Owl's Head Cliff (Oliverian Notch)
Central and eastern side
Owl's Head is a 600ft south facing Basalt cliff. It is situated in Oliverian Notch. Owl's Head has a dozen or so rock climbs of moderate to desperate friction slab climbing. It has a few ice climbing routes in the winter.
Beavers have moved into the neighborhood after the pasture and before the hardwood forest. These beavers have really made a mess of what was once a simple stream crossing. So plan on getting wet and muddy. There is also a brook that must be crossed in the middle of the pasture that isn't shallow and usually has a fast current. Another access is at the boating ramp road, where it meets Rt.25. Walk until your at the end of the pasture and follow the pasture's edge to the beaver brook swamp section streams to cross. This is national forest property now. I used to enter this way 20 years before the beavers created the wet lands and swamp.
When you get to the woods follow logging roads towards the cliff but it is best not to approach the cliff from it's central eastern side. Find the wide sandy logging road and remain on it (be careful of reforestation pine trees knee high to a grass hopper on the road) until you are heading north towards the cliff. Where it ends there are small cairns to follow near to the logging road on the central slightly east side below the base of the cliff. It is an easy short hike to the base. On the west side are the easiest climbs (for the most part) to the central buttress that separates the west from the east side or the owls beak and also known as the nose. The east side of the beak is primarily harder routes but a few easier lines do exist on this side also on it's most eastern side. It should take less than a hour to be at the base of the cliff.
Owls head is definitely not for everyone to enjoy. Even the easiest routes have long run outs and route finding difficulties. Because many of the steepest climbs were bolted and the cliff is south facing, the bolts not made out of stainless steel tended to wear out quickly. Therefore much of the bolts placed in the 1980's and early 90's are rotted. There are several trad climbs without any bolts and a few rotting pitons on them.
Owl's Head has been climbed since the late 1930's up the center beak buttress area by Bert Jensen and his companions.
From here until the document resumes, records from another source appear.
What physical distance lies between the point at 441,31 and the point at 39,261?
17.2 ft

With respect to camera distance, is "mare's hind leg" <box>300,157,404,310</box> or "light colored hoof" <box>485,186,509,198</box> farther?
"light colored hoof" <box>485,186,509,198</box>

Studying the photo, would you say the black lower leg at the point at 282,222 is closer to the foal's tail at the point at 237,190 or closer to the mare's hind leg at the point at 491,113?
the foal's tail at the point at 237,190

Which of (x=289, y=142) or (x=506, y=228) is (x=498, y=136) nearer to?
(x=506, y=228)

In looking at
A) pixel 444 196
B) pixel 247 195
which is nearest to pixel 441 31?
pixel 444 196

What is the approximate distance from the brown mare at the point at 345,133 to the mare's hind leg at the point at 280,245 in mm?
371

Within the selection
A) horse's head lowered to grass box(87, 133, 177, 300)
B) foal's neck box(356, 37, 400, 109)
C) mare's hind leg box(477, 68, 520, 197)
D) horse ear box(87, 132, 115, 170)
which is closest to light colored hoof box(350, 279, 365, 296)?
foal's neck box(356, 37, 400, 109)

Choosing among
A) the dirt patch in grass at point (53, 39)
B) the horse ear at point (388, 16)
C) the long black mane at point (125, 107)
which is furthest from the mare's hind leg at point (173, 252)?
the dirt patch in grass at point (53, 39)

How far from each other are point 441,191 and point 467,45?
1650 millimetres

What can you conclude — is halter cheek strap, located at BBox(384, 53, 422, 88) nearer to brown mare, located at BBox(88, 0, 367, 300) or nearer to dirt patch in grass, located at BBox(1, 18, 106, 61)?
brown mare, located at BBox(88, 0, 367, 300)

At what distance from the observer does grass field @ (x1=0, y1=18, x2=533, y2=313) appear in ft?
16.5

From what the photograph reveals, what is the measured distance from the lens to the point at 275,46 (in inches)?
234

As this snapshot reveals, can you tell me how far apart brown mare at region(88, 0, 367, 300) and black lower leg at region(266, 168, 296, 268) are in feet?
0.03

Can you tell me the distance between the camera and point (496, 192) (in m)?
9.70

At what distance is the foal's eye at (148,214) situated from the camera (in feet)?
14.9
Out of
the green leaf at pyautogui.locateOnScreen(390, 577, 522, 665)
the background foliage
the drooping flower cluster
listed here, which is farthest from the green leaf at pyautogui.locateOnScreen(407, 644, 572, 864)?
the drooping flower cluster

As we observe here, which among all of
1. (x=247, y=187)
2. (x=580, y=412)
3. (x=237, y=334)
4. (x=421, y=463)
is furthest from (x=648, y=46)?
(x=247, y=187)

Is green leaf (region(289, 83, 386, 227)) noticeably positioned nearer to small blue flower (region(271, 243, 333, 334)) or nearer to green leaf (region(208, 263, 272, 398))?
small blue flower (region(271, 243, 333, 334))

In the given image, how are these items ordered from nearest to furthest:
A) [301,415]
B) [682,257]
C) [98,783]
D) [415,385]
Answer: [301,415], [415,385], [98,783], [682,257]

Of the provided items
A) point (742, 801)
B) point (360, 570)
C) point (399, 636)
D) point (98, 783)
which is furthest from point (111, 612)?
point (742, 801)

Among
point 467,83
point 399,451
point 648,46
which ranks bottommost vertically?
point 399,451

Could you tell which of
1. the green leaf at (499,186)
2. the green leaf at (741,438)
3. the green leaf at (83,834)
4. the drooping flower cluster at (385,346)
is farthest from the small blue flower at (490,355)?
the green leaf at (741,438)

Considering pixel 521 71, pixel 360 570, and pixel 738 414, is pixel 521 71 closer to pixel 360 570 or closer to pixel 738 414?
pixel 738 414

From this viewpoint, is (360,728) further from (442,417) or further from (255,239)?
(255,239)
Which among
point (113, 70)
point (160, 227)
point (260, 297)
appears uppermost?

The Dartmouth Outing Club (D.O.C.) utilized the cliff continuously for decades. It has had advent visitors since Jensen's possibly first ascents over much of the cliff's traditional climbs.
The main boiler plate slabs are 400 feet. Top of it used to have a bolted rappel line I established in 1986 (not stainless steel). Other areas of the cliff you must walk off and down to get back to your car unless there are trees to do multiple rappels down. The best way to walk off is by heading up and then east after the cliff's summit until you can steeply descend just past the cliff's east side. This will bring you back to the base but it is easier to avoid the base and head south through the woods before heading west to the logging roads that brought you in.
Some climbs after 400ft of steepest rock become closer to 4th classing because of the short low angle walls and slabs and tree ledges 200 feet to the summit. This is an area of caution because of loosened rocks and possibly boulders.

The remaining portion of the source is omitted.